▶ [ACTIVITY]: Among the entries below, one line contains "[researcher-annotated camera trap]" and another contains "common name: moose". Transcribe those two lines and every line between them, exactly.

▶ [DATA EXCERPTS]:

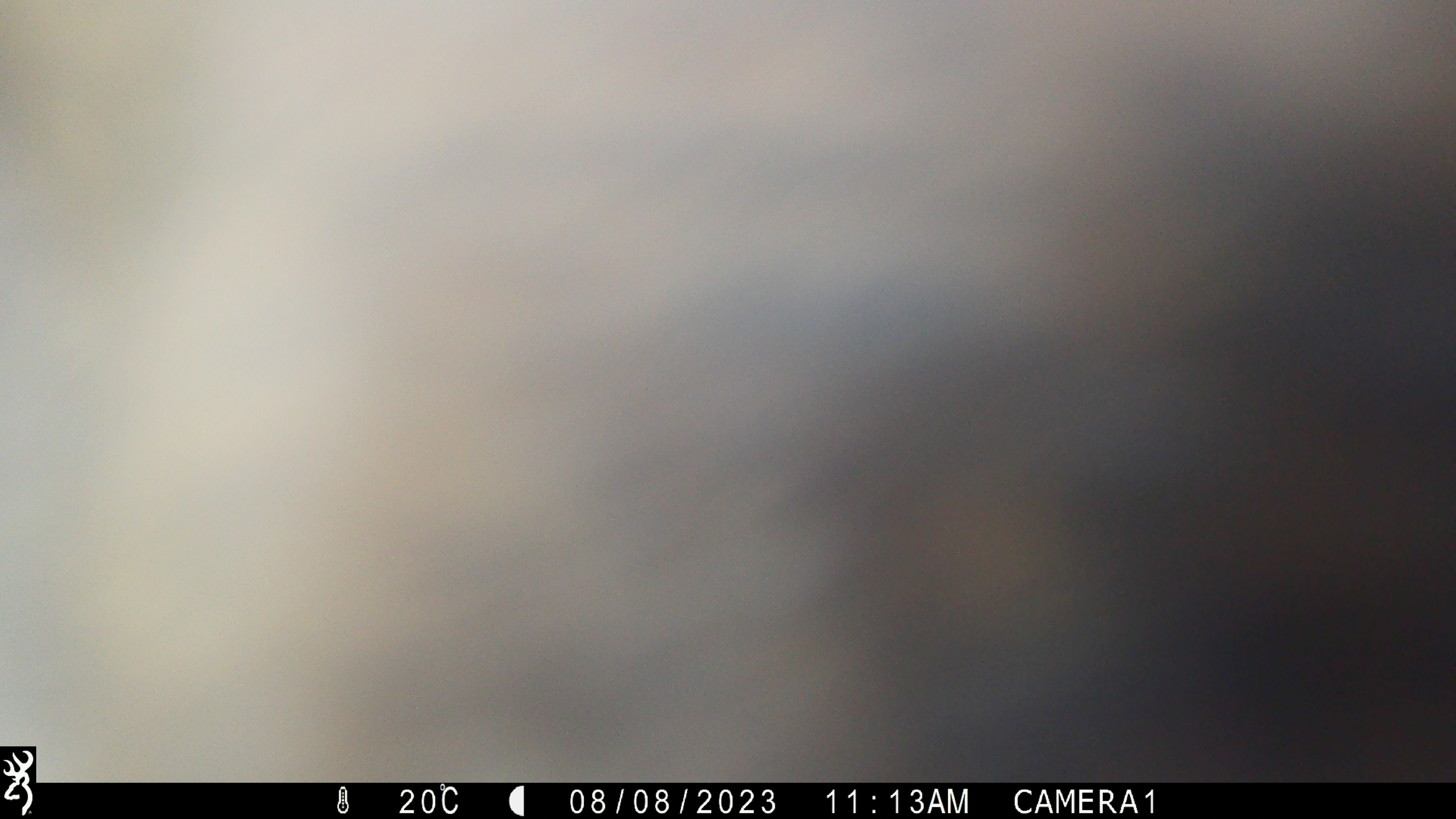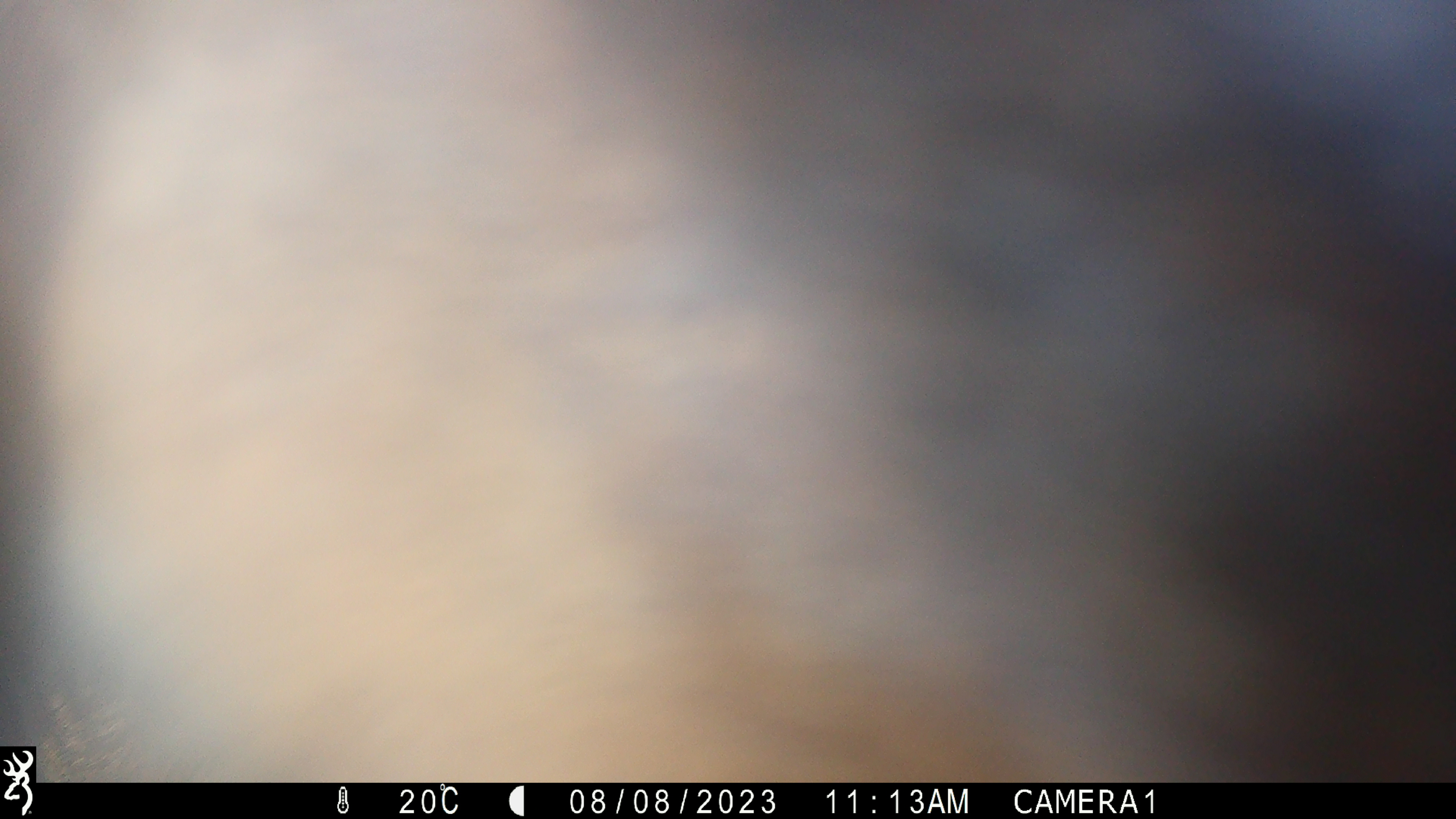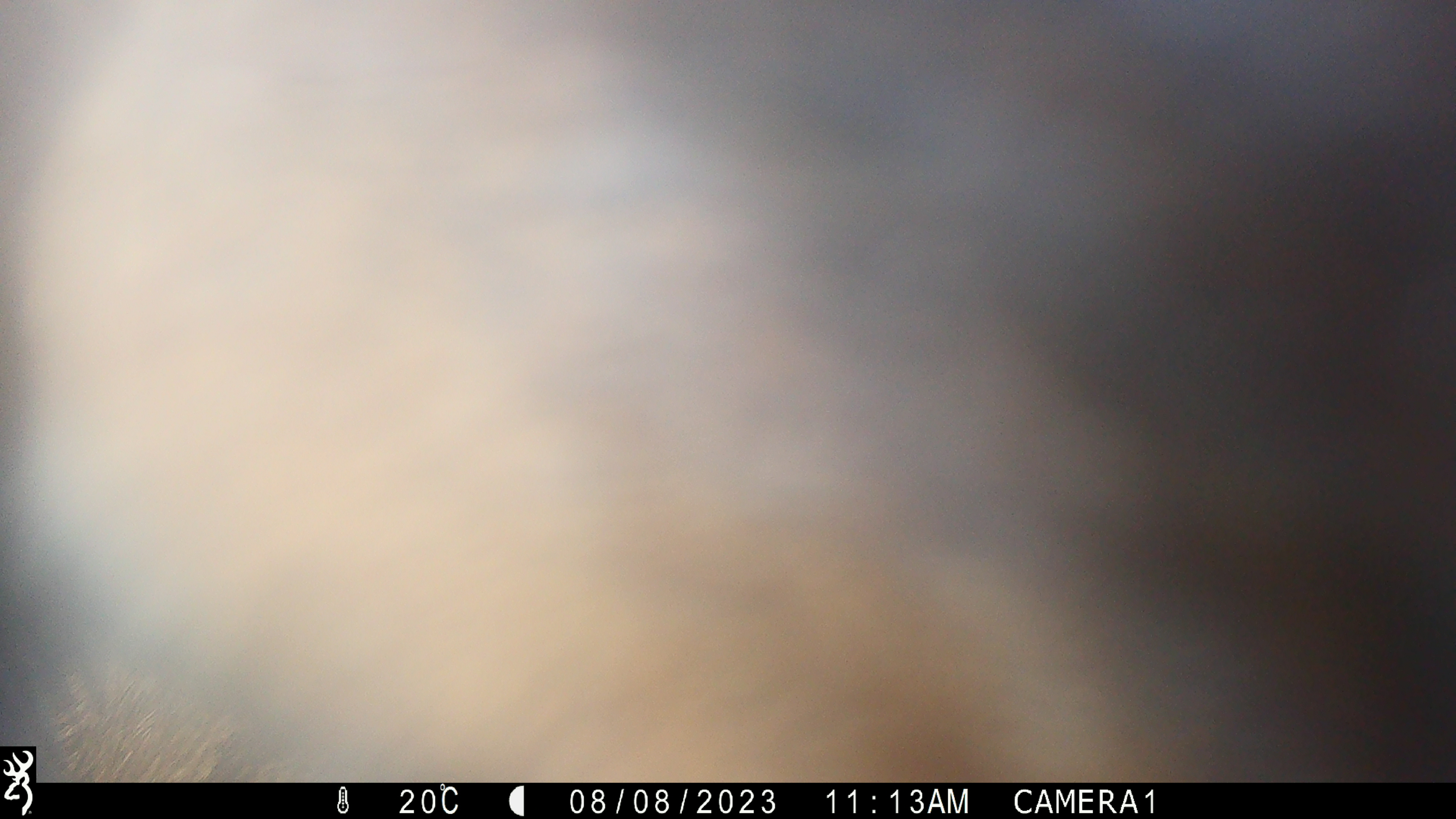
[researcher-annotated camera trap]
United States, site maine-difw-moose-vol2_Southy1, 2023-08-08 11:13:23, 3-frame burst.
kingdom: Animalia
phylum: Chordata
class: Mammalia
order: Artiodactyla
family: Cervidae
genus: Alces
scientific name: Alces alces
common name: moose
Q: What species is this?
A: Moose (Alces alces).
==
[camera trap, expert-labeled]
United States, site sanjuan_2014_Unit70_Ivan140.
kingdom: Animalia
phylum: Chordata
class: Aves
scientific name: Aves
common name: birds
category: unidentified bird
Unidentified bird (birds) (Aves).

▶ [YOUR RESPONSE]:
[researcher-annotated camera trap]
United States, site maine-difw-moose-vol2_Southy1, 2023-08-08 11:13:23, 3-frame burst.
kingdom: Animalia
phylum: Chordata
class: Mammalia
order: Artiodactyla
family: Cervidae
genus: Alces
scientific name: Alces alces
common name: moose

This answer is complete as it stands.